___ Data ___

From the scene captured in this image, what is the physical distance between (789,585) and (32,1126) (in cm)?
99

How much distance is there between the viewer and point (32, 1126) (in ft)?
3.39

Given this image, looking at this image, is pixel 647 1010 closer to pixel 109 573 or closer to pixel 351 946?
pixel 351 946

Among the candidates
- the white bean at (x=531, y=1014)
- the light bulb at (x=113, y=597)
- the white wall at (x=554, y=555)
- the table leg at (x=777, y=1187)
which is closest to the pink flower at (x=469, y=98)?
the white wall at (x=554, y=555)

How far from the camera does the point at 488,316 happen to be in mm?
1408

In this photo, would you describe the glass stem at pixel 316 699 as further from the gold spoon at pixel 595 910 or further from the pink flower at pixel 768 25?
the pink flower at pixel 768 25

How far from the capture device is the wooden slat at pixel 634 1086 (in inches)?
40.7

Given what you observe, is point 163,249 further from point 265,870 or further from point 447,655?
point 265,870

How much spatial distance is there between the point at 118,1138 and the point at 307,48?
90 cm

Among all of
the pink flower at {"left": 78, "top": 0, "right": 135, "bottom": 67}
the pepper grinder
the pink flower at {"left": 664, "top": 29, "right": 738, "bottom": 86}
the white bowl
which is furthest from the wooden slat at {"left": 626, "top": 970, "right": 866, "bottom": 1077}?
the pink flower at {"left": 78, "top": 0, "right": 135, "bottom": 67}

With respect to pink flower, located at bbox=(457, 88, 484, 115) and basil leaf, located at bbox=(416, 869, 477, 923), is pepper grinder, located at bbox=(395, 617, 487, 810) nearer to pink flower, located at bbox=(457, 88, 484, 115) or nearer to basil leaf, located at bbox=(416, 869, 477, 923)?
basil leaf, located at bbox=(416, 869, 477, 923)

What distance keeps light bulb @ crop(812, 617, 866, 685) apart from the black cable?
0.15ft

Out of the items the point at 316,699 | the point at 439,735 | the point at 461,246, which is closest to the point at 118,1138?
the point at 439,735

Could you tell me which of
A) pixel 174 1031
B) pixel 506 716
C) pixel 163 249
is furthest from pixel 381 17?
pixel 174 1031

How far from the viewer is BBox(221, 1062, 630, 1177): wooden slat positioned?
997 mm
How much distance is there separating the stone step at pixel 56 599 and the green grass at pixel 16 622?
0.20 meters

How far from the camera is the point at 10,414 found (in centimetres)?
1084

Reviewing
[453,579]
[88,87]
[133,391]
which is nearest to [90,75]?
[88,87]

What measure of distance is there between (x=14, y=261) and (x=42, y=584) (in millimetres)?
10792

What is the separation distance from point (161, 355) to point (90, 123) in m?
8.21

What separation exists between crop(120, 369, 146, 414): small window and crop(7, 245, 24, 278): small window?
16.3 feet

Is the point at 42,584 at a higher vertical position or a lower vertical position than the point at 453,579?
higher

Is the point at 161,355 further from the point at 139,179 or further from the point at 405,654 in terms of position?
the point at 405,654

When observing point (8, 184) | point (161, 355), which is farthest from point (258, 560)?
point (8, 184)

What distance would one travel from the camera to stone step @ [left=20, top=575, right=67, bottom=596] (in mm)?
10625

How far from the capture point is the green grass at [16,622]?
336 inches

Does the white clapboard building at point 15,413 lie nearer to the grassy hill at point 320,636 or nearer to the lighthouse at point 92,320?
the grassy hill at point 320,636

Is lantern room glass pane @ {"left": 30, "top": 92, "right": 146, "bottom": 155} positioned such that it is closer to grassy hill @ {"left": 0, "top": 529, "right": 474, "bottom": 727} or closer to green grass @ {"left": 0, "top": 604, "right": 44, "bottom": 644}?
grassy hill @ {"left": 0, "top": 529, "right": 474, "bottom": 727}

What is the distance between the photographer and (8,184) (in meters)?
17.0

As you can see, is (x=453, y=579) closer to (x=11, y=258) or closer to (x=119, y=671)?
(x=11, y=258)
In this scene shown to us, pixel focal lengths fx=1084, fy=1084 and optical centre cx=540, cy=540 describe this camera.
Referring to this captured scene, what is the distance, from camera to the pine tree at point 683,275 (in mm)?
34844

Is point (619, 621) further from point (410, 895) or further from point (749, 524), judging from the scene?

___

• [Objective] Extract the complete listing verbatim.

• [Result]
From the scene captured in this image, what is the physical distance between (789,585) and (32,1126) (in cm)?
99

How much distance is there between the viewer and point (32, 1126) (in ft)?
3.39

Given this image, looking at this image, is pixel 647 1010 closer to pixel 109 573 or closer to pixel 351 946?
pixel 351 946

Among the candidates
- the white bean at (x=531, y=1014)
- the light bulb at (x=113, y=597)
- the white wall at (x=554, y=555)
- the table leg at (x=777, y=1187)
which is closest to the pink flower at (x=469, y=98)?
the white wall at (x=554, y=555)

How far from the camera does the point at 488,316 happen to be in mm?
1408

In this photo, would you describe the glass stem at pixel 316 699 as further from the gold spoon at pixel 595 910 or further from the pink flower at pixel 768 25?
the pink flower at pixel 768 25

How far from the capture device is the wooden slat at pixel 634 1086 (in inches)?
40.7

Given what you observe, is point 163,249 further from point 265,870 or further from point 447,655?
point 265,870

How much spatial distance is there between the point at 118,1138 and the point at 307,48?
90 cm

Among all of
the pink flower at {"left": 78, "top": 0, "right": 135, "bottom": 67}
the pepper grinder
the pink flower at {"left": 664, "top": 29, "right": 738, "bottom": 86}
the white bowl
which is furthest from the wooden slat at {"left": 626, "top": 970, "right": 866, "bottom": 1077}?
the pink flower at {"left": 78, "top": 0, "right": 135, "bottom": 67}

With respect to pink flower, located at bbox=(457, 88, 484, 115) and basil leaf, located at bbox=(416, 869, 477, 923), is pepper grinder, located at bbox=(395, 617, 487, 810) nearer to pink flower, located at bbox=(457, 88, 484, 115) or nearer to basil leaf, located at bbox=(416, 869, 477, 923)?
basil leaf, located at bbox=(416, 869, 477, 923)

What distance keeps light bulb @ crop(812, 617, 866, 685) apart from the black cable?
0.15ft

Out of the items the point at 316,699 | the point at 439,735 | the point at 461,246, which is closest to the point at 118,1138?
the point at 439,735

Could you tell me which of
A) pixel 174 1031
B) pixel 506 716
C) pixel 163 249
is furthest from pixel 381 17?
pixel 174 1031

How far from the viewer is BBox(221, 1062, 630, 1177): wooden slat positioned?
997 mm
How much distance is there separating the stone step at pixel 56 599 and the green grass at pixel 16 622?
0.20 meters

How far from the camera is the point at 10,414 found (in centimetres)?
1084

Reviewing
[453,579]
[88,87]
[133,391]
which is nearest to [90,75]?
[88,87]

What measure of distance is there between (x=14, y=261) and (x=42, y=584) (in millimetres)?
10792

What is the separation distance from point (161, 355) to point (90, 123) in m?
8.21

What separation exists between crop(120, 369, 146, 414): small window and crop(7, 245, 24, 278): small window?
16.3 feet

Is the point at 42,584 at a higher vertical position or a lower vertical position than the point at 453,579?
higher

Is the point at 161,355 further from the point at 139,179 or further from the point at 405,654 in terms of position?
the point at 405,654

When observing point (8, 184) | point (161, 355), which is farthest from point (258, 560)?
point (8, 184)

What distance would one travel from the camera to stone step @ [left=20, top=575, right=67, bottom=596] (in mm)?
10625

How far from the capture point is the green grass at [16,622]?
336 inches

Does the white clapboard building at point 15,413 lie nearer to the grassy hill at point 320,636 or nearer to the lighthouse at point 92,320?
the grassy hill at point 320,636

Is lantern room glass pane @ {"left": 30, "top": 92, "right": 146, "bottom": 155} positioned such that it is closer to grassy hill @ {"left": 0, "top": 529, "right": 474, "bottom": 727} or closer to green grass @ {"left": 0, "top": 604, "right": 44, "bottom": 644}?
grassy hill @ {"left": 0, "top": 529, "right": 474, "bottom": 727}

What is the distance between the photographer and (8,184) (in meters)?
17.0

As you can see, is (x=453, y=579) closer to (x=11, y=258) or closer to (x=119, y=671)?
(x=11, y=258)
In this scene shown to us, pixel focal lengths fx=1084, fy=1084 and optical centre cx=540, cy=540 describe this camera.
Referring to this captured scene, what is the distance, from camera to the pine tree at point 683,275 (in mm)?
34844

Is point (619, 621) further from point (410, 895) or further from point (749, 524), judging from the scene?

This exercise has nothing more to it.